SOURCE DOCUMENT:
[BEGIN]

2005-10-06 12:57:26

by Leif Nixon

[permalink] [raw]
Subject: Cache invalidation bug in v3

Hi,

We have come across a bug where a v3 client fails to invalidate its
data cache for a file even though it realizes that the file attributes
have changed. We have been able to recreate the bug on a range of
kernel versions and different underlying file systems.

Here's a minimal way to reproduce the error (there seems to be some
timing issues involved, but this has worked at least 90% of the time):

NFS client n1 NFS client n2

$ echo 1 > f
$ cat f
1
$ touch .
$ echo 2 > f
$ touch f
$ cat f
1

Now client n2 is stuck in a state where it uses its old cached data
forever (or at least for several hours):

NFS client n1 NFS client n2

$ cat f
2
$ cat f
1

However, stat(1) gives the same output on both clients. "touch f" on
either machine corrects the situation; n2 invalidates its data cache.

We have seen this on a range of kernels between 2.6.9 and 2.6.13.2 on
Debian, CentOS, RHEL, Fedora and vanilla kernel.org, on both clients
and server. We have *not* been able to reproduce the bug with a
Solaris server. Underlying file systems have been ext3 and xfs (and
Solaris ufs). We have tried varying mount options, but to no avail;
the bug persists, even with "noac".


Hypothesis:

When n2 does "touch f" and wants to do SETATTR, it first has to do a
LOOKUP (because n1 has updated the attributes on cwd with "touch .").

[END]

Spatial questions tied to pictures:

[BEGIN]

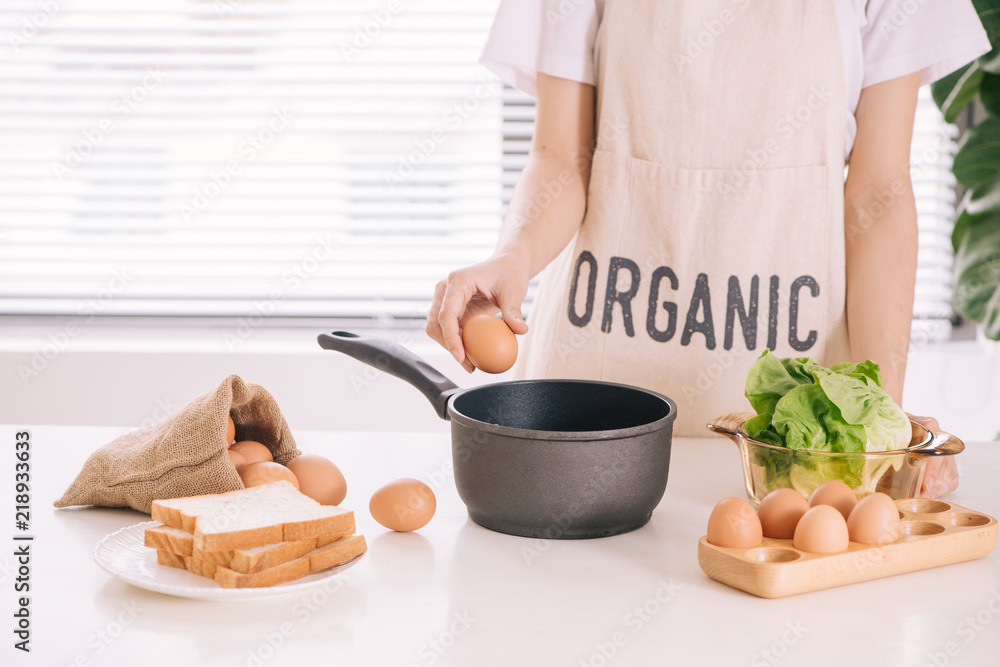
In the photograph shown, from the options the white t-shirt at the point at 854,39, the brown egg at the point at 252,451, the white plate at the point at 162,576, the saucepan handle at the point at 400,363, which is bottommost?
the white plate at the point at 162,576

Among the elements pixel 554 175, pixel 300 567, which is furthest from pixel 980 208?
pixel 300 567

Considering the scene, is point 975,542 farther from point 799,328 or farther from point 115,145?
point 115,145

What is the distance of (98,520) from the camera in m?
0.85

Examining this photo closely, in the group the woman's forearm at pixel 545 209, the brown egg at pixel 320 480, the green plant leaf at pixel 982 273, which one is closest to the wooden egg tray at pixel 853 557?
the brown egg at pixel 320 480

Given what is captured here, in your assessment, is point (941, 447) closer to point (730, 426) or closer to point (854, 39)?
point (730, 426)

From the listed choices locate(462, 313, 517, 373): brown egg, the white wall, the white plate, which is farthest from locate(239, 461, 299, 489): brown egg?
the white wall

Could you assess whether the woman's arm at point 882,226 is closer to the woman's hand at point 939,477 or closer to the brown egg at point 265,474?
the woman's hand at point 939,477

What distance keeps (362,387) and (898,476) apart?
1.71 meters

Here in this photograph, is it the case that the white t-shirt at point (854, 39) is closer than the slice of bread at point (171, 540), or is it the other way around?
the slice of bread at point (171, 540)

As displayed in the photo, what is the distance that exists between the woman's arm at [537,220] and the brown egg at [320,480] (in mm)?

[END]

THE TASKS:
1) Reproduce the full NFS cache invalidation post word for word.
2) Set down the entries verbatim, starting with the line containing "Examining this photo" and going on through the last line of the entries.

SOLUTIONS TO EACH TASK:
1)
2005-10-06 12:57:26

by Leif Nixon

[permalink] [raw]
Subject: Cache invalidation bug in v3

Hi,

We have come across a bug where a v3 client fails to invalidate its
data cache for a file even though it realizes that the file attributes
have changed. We have been able to recreate the bug on a range of
kernel versions and different underlying file systems.

Here's a minimal way to reproduce the error (there seems to be some
timing issues involved, but this has worked at least 90% of the time):

NFS client n1 NFS client n2

$ echo 1 > f
$ cat f
1
$ touch .
$ echo 2 > f
$ touch f
$ cat f
1

Now client n2 is stuck in a state where it uses its old cached data
forever (or at least for several hours):

NFS client n1 NFS client n2

$ cat f
2
$ cat f
1

However, stat(1) gives the same output on both clients. "touch f" on
either machine corrects the situation; n2 invalidates its data cache.

We have seen this on a range of kernels between 2.6.9 and 2.6.13.2 on
Debian, CentOS, RHEL, Fedora and vanilla kernel.org, on both clients
and server. We have *not* been able to reproduce the bug with a
Solaris server. Underlying file systems have been ext3 and xfs (and
Solaris ufs). We have tried varying mount options, but to no avail;
the bug persists, even with "noac".


Hypothesis:

When n2 does "touch f" and wants to do SETATTR, it first has to do a
LOOKUP (because n1 has updated the attributes on cwd with "touch .").

2)
Examining this photo closely, in the group the woman's forearm at pixel 545 209, the brown egg at pixel 320 480, the green plant leaf at pixel 982 273, which one is closest to the wooden egg tray at pixel 853 557?
the brown egg at pixel 320 480

Given what is captured here, in your assessment, is point (941, 447) closer to point (730, 426) or closer to point (854, 39)?
point (730, 426)

From the listed choices locate(462, 313, 517, 373): brown egg, the white wall, the white plate, which is farthest from locate(239, 461, 299, 489): brown egg?
the white wall

Could you assess whether the woman's arm at point 882,226 is closer to the woman's hand at point 939,477 or closer to the brown egg at point 265,474?
the woman's hand at point 939,477

What distance keeps (362,387) and (898,476) apart?
1.71 meters

Here in this photograph, is it the case that the white t-shirt at point (854, 39) is closer than the slice of bread at point (171, 540), or is it the other way around?
the slice of bread at point (171, 540)

As displayed in the photo, what is the distance that exists between the woman's arm at [537,220] and the brown egg at [320,480] (in mm)?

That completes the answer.